William Rehnquist was the most unlikely of appointments to the U.S. Supreme Court. He had no experience as a judge, and his boss Richard Nixon would embarrassingly refer to him as "Renchburg."
But after serving over 33 years on the Supreme Court, the last 19 as Chief Justice, Rehnquist proved to be among the greatest justices ever. He set the judicial standard at a very high level.
Rehnquist took his seat on the Supreme Court on January 7, 1972. A mere two months later, he brazenly disagreed with all the other justices and issued his first lone dissent.
He went on to establish his reputation for dissenting alone, earning him the nickname "the Lone Ranger." Rehnquist was never one to seek accolades from the media or his colleagues, and penned more than 410 dissenting opinions over his marvelous career.
One of his early dissents, in 1973, was to a majority decision invalidating state laws allowing maintenance grants for nonpublic and religious schools in Committee for Public Education & Religious Liberty v. Nyquist. Rehnquist had joined a Supreme Court that was almost unanimously hostile to all things religious, as well as liberal in many other ways.
Nearly 30 years later, Rehnquist prevailed with his 5 4 decision in Zelman v. Simmons-Harris upholding school vouchers that parents could use to attend religious schools. Rehnquist’s view became mainstream, to the benefit of all Americans.
His closest ally in the early years was Chief Justice Burger, who seemed to join some of Rehnquist’s dissents simply out of sympathy. By 1981, Burger knew whom to assign the difficult task of writing the decision defending the federal law excluding women from the draft.
Rostker v. Goldberg challenged the draft registration that was reactivated by President Jimmy Carter in the wake of the Soviet invasion of Afghanistan. Carter and the feminists demanded that women be drafted, too.
For ten years, the Supreme Court had invalidated virtually every law that differentiated between men and women, often with Rehnquist in dissent. The Court had even declared unconstitutional an Oklahoma law that set the alcohol drinking age for men at 21 but for women at 18, despite the 21st Amendment, which conferred on states the power to regulate liquor.
But Rehnquist commanded a 6 3 majority in favor of upholding a sensible distinction between men and women in the military draft. Rehnquist upheld the exemption for women, and quoted an earlier decision saying that judges "are not given the task of running the Army."
Rehnquist felt strongly that government’s legislative, executive and judicial powers should be kept separate and distinct. It was again Rehnquist who wrote a 5 4 decision reversing the judge who ordered Missouri to increase teachers’ salaries in the Missouri v. Jenkins desegregation case.
He told the lower federal judge "to restore state and local authorities to the control of a school system that is operating in compliance with the Constitution." That litigation had dragged on for 18 years until Rehnquist finally blew the whistle on its judicial activism.

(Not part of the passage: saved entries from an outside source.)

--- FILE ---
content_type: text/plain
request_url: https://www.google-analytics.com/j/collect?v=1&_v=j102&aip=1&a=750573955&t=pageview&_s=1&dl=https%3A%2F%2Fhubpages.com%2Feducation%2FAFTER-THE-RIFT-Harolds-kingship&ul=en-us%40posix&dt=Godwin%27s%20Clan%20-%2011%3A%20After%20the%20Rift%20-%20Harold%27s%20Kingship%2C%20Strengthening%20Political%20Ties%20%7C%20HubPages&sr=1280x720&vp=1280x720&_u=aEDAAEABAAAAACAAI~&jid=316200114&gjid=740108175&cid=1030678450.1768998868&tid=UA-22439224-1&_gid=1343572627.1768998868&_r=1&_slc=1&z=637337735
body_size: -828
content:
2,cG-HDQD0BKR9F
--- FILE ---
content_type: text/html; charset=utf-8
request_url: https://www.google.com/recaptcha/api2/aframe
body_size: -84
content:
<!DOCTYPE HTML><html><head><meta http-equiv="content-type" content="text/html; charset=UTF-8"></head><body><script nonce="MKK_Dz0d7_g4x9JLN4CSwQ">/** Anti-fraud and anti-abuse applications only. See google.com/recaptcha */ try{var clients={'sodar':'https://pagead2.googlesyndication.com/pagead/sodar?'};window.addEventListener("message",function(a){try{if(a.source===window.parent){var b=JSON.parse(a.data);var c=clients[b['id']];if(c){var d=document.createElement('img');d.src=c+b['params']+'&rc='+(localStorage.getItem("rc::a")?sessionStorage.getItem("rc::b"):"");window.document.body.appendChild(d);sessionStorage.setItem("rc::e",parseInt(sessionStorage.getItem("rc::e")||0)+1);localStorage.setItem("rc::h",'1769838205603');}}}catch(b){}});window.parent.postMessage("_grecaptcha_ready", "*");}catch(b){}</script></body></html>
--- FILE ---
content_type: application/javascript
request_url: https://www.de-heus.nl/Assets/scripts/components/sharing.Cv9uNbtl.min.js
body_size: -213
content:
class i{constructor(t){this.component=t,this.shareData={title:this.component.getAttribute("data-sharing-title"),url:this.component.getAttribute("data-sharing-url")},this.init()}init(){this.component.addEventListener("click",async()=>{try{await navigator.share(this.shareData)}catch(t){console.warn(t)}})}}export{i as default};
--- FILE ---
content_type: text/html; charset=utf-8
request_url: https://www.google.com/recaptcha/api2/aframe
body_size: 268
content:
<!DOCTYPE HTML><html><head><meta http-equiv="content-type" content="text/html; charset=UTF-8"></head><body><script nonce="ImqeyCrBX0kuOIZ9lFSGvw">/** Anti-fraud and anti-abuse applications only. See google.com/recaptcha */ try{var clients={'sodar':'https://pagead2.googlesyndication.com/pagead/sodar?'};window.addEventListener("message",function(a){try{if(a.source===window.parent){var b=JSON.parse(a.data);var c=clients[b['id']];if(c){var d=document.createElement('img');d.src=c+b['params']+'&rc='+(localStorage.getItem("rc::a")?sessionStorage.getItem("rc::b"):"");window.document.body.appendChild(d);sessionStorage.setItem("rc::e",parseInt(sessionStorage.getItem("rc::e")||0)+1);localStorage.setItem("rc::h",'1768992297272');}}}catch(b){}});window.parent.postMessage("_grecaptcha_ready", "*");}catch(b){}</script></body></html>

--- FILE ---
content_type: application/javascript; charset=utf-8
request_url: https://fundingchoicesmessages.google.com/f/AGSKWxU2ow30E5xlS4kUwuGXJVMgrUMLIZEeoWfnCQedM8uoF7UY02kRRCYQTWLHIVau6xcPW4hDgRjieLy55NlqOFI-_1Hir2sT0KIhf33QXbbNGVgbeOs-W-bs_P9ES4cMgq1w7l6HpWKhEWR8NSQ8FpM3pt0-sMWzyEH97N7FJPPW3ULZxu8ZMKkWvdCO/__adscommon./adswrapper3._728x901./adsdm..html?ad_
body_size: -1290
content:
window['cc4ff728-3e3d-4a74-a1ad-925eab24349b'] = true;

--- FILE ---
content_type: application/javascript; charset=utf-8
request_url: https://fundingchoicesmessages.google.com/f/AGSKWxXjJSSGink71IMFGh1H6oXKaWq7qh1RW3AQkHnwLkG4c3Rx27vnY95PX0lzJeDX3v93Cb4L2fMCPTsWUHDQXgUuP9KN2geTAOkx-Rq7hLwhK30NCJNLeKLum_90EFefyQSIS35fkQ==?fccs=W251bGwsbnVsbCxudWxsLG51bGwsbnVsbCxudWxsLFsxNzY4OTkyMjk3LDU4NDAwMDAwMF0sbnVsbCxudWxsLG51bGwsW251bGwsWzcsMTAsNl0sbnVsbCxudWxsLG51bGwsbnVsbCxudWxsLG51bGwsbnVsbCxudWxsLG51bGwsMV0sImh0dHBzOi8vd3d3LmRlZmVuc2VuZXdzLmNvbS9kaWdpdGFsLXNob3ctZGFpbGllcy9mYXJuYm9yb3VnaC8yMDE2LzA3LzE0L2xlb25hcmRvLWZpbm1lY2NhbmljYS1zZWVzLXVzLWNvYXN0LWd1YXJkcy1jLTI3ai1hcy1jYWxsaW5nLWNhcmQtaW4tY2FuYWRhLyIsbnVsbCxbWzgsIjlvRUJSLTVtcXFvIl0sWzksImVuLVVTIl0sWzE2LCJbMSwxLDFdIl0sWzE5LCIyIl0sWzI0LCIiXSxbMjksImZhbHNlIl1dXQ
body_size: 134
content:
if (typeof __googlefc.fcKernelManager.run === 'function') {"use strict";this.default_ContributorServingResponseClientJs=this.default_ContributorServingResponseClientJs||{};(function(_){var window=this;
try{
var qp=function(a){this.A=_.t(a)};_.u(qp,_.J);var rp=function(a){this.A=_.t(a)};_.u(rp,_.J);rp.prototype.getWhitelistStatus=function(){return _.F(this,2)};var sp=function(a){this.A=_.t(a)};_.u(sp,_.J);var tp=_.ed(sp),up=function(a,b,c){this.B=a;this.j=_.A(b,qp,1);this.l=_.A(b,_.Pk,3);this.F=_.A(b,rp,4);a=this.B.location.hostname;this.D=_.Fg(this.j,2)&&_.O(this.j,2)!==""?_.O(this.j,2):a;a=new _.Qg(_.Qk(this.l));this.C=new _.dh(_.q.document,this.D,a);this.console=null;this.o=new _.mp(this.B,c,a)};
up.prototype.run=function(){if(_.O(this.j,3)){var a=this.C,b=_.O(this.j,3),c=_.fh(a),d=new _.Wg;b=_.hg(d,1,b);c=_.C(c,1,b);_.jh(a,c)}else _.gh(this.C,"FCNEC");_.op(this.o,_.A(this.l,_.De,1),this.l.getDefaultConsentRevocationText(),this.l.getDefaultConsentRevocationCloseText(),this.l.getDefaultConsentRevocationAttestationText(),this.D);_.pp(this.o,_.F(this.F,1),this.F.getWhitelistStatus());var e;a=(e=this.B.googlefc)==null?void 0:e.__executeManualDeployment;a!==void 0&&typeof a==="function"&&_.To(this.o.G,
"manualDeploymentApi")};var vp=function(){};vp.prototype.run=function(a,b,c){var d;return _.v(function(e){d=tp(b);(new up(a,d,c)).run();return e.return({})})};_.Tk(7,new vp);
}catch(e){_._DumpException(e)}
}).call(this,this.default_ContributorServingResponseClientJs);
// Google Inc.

That was not the first time Rehnquist put the brakes on a runaway judiciary. The most famous case in the important field of administrative law is Vermont Yankee Nuclear Power v. NRDC (1978), in which a liberal appellate judge had interfered with the process of a federal agency.
In a strongly worded reversal that shocked the legal community, Rehnquist wrote an opinion that attracted unanimous support on the Court. He declared that agency decisions should not be overturned "simply because the court is unhappy with the result reached."
As the years went on, Rehnquist showed his greatest skill in assembling a wobbly five person majority. In 2000, Rehnquist wrote two 5 4 decisions for the Court that will live on far beyond his departure.
In United States v. Morrison, the Court reviewed a federal law that offered big damages in federal courts for domestic disputes between men and women, an issue that had always been handled under state law. Briefs filed by 67 feminist and liberal groups urged opening federal courts to domestic relations, and offering attorney’s fees to entice lawsuits against deep pockets.
Congress had passed the law by a wide margin, and media pressure was intense to uphold it. The facts of the case involved a college coed seeking recovery for an alleged rape by a football player, so no one would be applauded for ruling against her.
Yet Rehnquist led a five person majority to keep the federal courts out of marital and domestic disputes. In so doing, he affirmed his brilliant 5 4 decision five years earlier in United States v. Lopez, which set historic limits on federal power under the Commerce Clause.
Rehnquist’s other 5 4 decision in 2000, Boy Scouts v. Dale, maintained the right of the Boy Scouts to decide for themselves whether to allow gay scoutmasters. Against a claim by liberal justices of greater societal acceptance of homosexuality, Rehnquist retorted that "the fact that an idea may be embraced and advocated by increasing numbers of people is all the more reason to protect the First Amendment rights of those who wish to voice a different view."
Rehnquist’s career testifies to the importance of defending the right of dissent against conventional media wisdom. Now that President Bush has renominated John Roberts for Rehnquist’s position, Bush should fill the additional vacancy with a judge who has a proven record of standing firm against peer pressure.